Das MyFest! Strategie gegen Gewalt

In Berlin-Kreuzberg findet am 1. Mai im kleineren östlichen Ortsteil „SO36“ das sogenannte „MyFest“ statt. Dieses gibt es regelmäßig seit 2003 und wurde als Gegenstrategie der seit 1987 traditionellen und bekannten Straßenschlachten von Linksextremen gegen die Polizei ins Leben gerufen. Alle möglichen Menschen der Nachbarschaft und Gewerbetreibende stellen provisorische Verkaufsstände in den Straßen auf und verkaufen alle möglichen Köstlichkeiten. Die Luft ist getränkt von Kohle- und Biergeruch, die Straßen schon am Nachmittag gepflastert mit Müll und Glasscherben. 7 Bühnen laden zum Verweilen, Tanzen und Feiern ein.

Ein „Verkaufsstand“!

Die Stimmung ist ausgelassen, betrunken und fröhlich. Doch Plakate und von Häuser hängende Transparente mit der Aufschrift „Raus zum revolutionären 1. Mai“ lassen darauf schließen, dass es auch heuer wieder zur großen Maidemonstration kommen wird. Obwohl weder Ort noch Zeit erwähnt sind, weiß aus Tradition jede_r hier: 18.00, Oranienplatz.
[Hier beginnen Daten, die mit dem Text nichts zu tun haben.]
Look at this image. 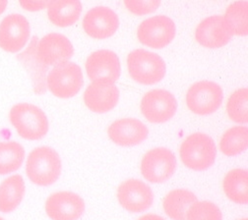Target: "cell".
Returning <instances> with one entry per match:
<instances>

„Raus, zum Revolutionären 1. Mai!“

Nach nachmittäglichem Verweilen beim MyFest, treffe auch ich gegen 18.00 beim Oranienplatz ein. Der Platz war bis zum Bärsten voll, auch Familien mit ihren Kindern sind gekommen. Ein plötzlicher lauter Krach lässt alle erschrecken, Bengalische Feuer wurden entzündet. Der stechende Rauch ist eine Herausforderung für Augen und Lunge.

Erinnerungen an 1987

Vor allem die Kinder haben mit dem Rauch zu kämpfen. Hier werde ich nun Zeuge, wie 2 der linken Schläger- und Schutzgruppe „Schwarzer Block“ ihre Sturmmasken vom Gesicht reißen und 2 Kindern vors Gesicht halten. Sie mokieren sich über die Dummheit, hier, neben Kindern und Familien bengalische Feuer zu zünden. „Ihr seid doch nicht ganz klar im Kopf. Hier sind Menschen die unsere Bewegung unterstützen, die wollen wir nicht verschrecken. Also zündet die Scheiße doch nicht hier, ihr Idioten!“, höre ich den Einen im tiefsten berlinerisch in Richtung der Träger der bengalischen Feuer rufen, während er das Kind beruhigt und tröstet.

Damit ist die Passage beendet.